[Dataset entries]
● ● ● ●

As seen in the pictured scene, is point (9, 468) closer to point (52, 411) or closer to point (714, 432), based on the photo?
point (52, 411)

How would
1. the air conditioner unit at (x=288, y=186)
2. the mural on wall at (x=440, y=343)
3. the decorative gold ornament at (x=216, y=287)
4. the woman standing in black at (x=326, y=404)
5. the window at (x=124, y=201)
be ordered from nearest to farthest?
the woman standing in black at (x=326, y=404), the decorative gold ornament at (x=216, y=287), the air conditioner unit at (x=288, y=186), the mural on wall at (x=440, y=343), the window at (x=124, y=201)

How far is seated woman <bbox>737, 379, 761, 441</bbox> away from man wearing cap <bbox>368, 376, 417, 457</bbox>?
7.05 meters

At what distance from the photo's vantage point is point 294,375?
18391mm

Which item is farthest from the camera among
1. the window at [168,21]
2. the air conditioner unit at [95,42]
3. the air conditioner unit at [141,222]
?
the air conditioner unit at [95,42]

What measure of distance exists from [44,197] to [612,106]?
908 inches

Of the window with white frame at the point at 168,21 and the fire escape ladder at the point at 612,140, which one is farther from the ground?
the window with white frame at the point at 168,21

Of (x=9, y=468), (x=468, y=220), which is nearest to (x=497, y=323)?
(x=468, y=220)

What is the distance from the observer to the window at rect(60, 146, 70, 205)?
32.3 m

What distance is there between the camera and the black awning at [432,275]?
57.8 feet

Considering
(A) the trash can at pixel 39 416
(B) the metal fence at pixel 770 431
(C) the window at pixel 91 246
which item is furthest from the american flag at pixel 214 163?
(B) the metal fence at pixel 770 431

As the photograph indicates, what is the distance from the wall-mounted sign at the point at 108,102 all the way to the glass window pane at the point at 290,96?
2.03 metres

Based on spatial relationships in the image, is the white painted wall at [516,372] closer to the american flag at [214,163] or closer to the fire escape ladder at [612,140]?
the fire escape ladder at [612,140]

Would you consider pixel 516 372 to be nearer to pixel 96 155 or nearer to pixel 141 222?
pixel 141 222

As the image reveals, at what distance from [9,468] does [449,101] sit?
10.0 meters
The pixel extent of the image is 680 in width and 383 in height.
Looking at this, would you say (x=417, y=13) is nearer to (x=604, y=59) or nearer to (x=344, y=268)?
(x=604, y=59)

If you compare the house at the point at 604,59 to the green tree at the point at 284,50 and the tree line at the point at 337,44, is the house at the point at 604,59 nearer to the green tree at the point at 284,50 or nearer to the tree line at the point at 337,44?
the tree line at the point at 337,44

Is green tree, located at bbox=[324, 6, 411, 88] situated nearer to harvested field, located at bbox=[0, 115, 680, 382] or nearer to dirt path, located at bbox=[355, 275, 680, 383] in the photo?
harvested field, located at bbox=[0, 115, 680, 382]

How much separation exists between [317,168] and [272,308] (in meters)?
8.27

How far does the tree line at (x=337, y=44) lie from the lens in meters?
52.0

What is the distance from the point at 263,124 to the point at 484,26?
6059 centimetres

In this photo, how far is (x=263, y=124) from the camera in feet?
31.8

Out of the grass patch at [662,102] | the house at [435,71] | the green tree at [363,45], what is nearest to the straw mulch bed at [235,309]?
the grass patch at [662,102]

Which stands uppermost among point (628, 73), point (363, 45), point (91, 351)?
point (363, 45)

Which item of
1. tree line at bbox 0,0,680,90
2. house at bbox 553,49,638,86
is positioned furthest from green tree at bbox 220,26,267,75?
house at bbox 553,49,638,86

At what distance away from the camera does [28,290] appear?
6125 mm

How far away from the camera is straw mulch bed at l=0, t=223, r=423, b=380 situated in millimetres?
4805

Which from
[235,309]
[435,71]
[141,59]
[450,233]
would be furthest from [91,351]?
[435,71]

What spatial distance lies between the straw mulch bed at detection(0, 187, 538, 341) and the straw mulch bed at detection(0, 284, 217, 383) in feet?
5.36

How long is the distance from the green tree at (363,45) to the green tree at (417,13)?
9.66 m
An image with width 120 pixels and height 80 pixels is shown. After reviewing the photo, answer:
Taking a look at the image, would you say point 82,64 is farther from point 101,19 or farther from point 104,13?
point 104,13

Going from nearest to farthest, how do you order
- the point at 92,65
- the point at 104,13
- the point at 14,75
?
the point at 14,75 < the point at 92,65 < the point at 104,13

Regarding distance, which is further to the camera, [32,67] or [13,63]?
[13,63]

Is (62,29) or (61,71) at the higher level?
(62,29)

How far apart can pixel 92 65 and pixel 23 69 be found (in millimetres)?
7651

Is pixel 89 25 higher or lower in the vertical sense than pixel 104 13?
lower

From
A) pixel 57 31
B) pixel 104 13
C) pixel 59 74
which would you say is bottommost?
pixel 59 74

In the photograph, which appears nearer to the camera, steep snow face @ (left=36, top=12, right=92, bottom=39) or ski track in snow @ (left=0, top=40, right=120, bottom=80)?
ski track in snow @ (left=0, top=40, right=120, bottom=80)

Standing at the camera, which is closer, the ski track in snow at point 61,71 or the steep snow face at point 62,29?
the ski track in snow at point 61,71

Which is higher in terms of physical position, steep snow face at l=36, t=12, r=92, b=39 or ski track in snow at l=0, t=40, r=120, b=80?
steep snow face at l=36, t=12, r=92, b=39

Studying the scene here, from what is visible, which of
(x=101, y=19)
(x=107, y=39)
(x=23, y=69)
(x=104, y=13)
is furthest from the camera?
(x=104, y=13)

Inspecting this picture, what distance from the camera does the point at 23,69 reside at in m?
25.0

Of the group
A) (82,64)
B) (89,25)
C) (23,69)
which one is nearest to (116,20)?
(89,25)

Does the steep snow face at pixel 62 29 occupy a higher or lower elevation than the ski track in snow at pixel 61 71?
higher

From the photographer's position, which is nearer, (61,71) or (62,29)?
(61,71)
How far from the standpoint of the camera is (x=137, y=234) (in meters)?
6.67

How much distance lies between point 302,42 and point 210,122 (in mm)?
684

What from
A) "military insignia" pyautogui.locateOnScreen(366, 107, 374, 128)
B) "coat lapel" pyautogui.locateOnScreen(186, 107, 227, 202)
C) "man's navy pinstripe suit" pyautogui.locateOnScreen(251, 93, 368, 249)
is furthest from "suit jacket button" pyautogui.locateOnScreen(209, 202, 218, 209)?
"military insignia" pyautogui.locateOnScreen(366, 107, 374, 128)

● ● ● ●

### Direction
Please copy the listing above word for word, every line of it.

### Problem solution
As seen in the pictured scene, is point (9, 468) closer to point (52, 411) or closer to point (714, 432), based on the photo?
point (52, 411)

How would
1. the air conditioner unit at (x=288, y=186)
2. the mural on wall at (x=440, y=343)
3. the decorative gold ornament at (x=216, y=287)
4. the woman standing in black at (x=326, y=404)
5. the window at (x=124, y=201)
be ordered from nearest to farthest?
the woman standing in black at (x=326, y=404), the decorative gold ornament at (x=216, y=287), the air conditioner unit at (x=288, y=186), the mural on wall at (x=440, y=343), the window at (x=124, y=201)

How far is seated woman <bbox>737, 379, 761, 441</bbox> away from man wearing cap <bbox>368, 376, 417, 457</bbox>?
7.05 meters

At what distance from the photo's vantage point is point 294,375?
18391mm

Which item is farthest from the camera among
1. the window at [168,21]
2. the air conditioner unit at [95,42]
3. the air conditioner unit at [141,222]
?
the air conditioner unit at [95,42]

What measure of distance exists from [44,197] to [612,106]?
908 inches

Of the window with white frame at the point at 168,21 and the fire escape ladder at the point at 612,140, which one is farther from the ground?
the window with white frame at the point at 168,21

Of (x=9, y=468), (x=468, y=220), which is nearest to (x=497, y=323)?
(x=468, y=220)

What is the distance from the observer to the window at rect(60, 146, 70, 205)?
32.3 m

What distance is there between the camera and the black awning at [432,275]?
57.8 feet

Considering
(A) the trash can at pixel 39 416
(B) the metal fence at pixel 770 431
(C) the window at pixel 91 246
which item is furthest from the american flag at pixel 214 163?
(B) the metal fence at pixel 770 431

As the photograph indicates, what is the distance from the wall-mounted sign at the point at 108,102 all the way to the glass window pane at the point at 290,96?
2.03 metres

Based on spatial relationships in the image, is the white painted wall at [516,372] closer to the american flag at [214,163] or closer to the fire escape ladder at [612,140]?
the fire escape ladder at [612,140]

Would you consider pixel 516 372 to be nearer to pixel 96 155 or nearer to pixel 141 222?
pixel 141 222

As the image reveals, at what distance from [9,468] does [449,101] sit?
10.0 meters
The pixel extent of the image is 680 in width and 383 in height.
Looking at this, would you say (x=417, y=13) is nearer to (x=604, y=59) or nearer to (x=344, y=268)?
(x=604, y=59)

If you compare the house at the point at 604,59 to the green tree at the point at 284,50 and the tree line at the point at 337,44, is the house at the point at 604,59 nearer to the green tree at the point at 284,50 or nearer to the tree line at the point at 337,44?
the tree line at the point at 337,44

Is green tree, located at bbox=[324, 6, 411, 88] situated nearer to harvested field, located at bbox=[0, 115, 680, 382] or nearer to dirt path, located at bbox=[355, 275, 680, 383] in the photo?
harvested field, located at bbox=[0, 115, 680, 382]

How much separation exists between [317,168] and [272,308] (in meters)?
8.27

How far does the tree line at (x=337, y=44) lie from the lens in meters?
52.0

What is the distance from the point at 263,124 to the point at 484,26?
6059 centimetres

In this photo, how far is (x=263, y=124) from the camera in feet?
31.8

Out of the grass patch at [662,102] | the house at [435,71] | the green tree at [363,45], what is nearest to the straw mulch bed at [235,309]?
the grass patch at [662,102]

Which stands uppermost among point (628, 73), point (363, 45), point (91, 351)?
point (363, 45)

Which item of
1. tree line at bbox 0,0,680,90
2. house at bbox 553,49,638,86
is positioned furthest from green tree at bbox 220,26,267,75?
house at bbox 553,49,638,86

At what distance away from the camera does [28,290] appear?
6125 mm

How far away from the camera is straw mulch bed at l=0, t=223, r=423, b=380 situated in millimetres?
4805

Which from
[235,309]
[435,71]
[141,59]
[450,233]
would be furthest from [91,351]?
[435,71]

What spatial distance lies between the straw mulch bed at detection(0, 187, 538, 341) and the straw mulch bed at detection(0, 284, 217, 383) in feet?
5.36

How long is the distance from the green tree at (363,45) to the green tree at (417,13)?
9.66 m
An image with width 120 pixels and height 80 pixels is shown. After reviewing the photo, answer:
Taking a look at the image, would you say point 82,64 is farther from point 101,19 or farther from point 104,13?
point 104,13

Going from nearest to farthest, how do you order
- the point at 92,65
- the point at 104,13
- the point at 14,75
?
the point at 14,75 < the point at 92,65 < the point at 104,13

Regarding distance, which is further to the camera, [32,67] or [13,63]?
[13,63]

Is (62,29) or (61,71) at the higher level?
(62,29)

How far apart can pixel 92 65 and pixel 23 69 be found (in millimetres)?
7651

Is pixel 89 25 higher or lower in the vertical sense than pixel 104 13?
lower

From
A) pixel 57 31
B) pixel 104 13
C) pixel 59 74
which would you say is bottommost?
pixel 59 74

In the photograph, which appears nearer to the camera, steep snow face @ (left=36, top=12, right=92, bottom=39) or ski track in snow @ (left=0, top=40, right=120, bottom=80)?
ski track in snow @ (left=0, top=40, right=120, bottom=80)

Standing at the camera, which is closer, the ski track in snow at point 61,71 or the steep snow face at point 62,29?
the ski track in snow at point 61,71

Which is higher in terms of physical position, steep snow face at l=36, t=12, r=92, b=39 or ski track in snow at l=0, t=40, r=120, b=80?
steep snow face at l=36, t=12, r=92, b=39

Studying the scene here, from what is visible, which of
(x=101, y=19)
(x=107, y=39)
(x=23, y=69)
(x=104, y=13)
is furthest from the camera?
(x=104, y=13)

Inspecting this picture, what distance from the camera does the point at 23,69 reside at in m?
25.0

Of the group
A) (82,64)
B) (89,25)
C) (23,69)
which one is nearest to (116,20)?
(89,25)

Does the steep snow face at pixel 62 29 occupy a higher or lower elevation than the ski track in snow at pixel 61 71?
higher

From the photographer's position, which is nearer, (61,71) or (62,29)?
(61,71)
How far from the standpoint of the camera is (x=137, y=234) (in meters)?
6.67

How much distance lies between point 302,42 and point 210,122 (in mm)?
684

What from
A) "military insignia" pyautogui.locateOnScreen(366, 107, 374, 128)
B) "coat lapel" pyautogui.locateOnScreen(186, 107, 227, 202)
C) "man's navy pinstripe suit" pyautogui.locateOnScreen(251, 93, 368, 249)
is furthest from "suit jacket button" pyautogui.locateOnScreen(209, 202, 218, 209)?
"military insignia" pyautogui.locateOnScreen(366, 107, 374, 128)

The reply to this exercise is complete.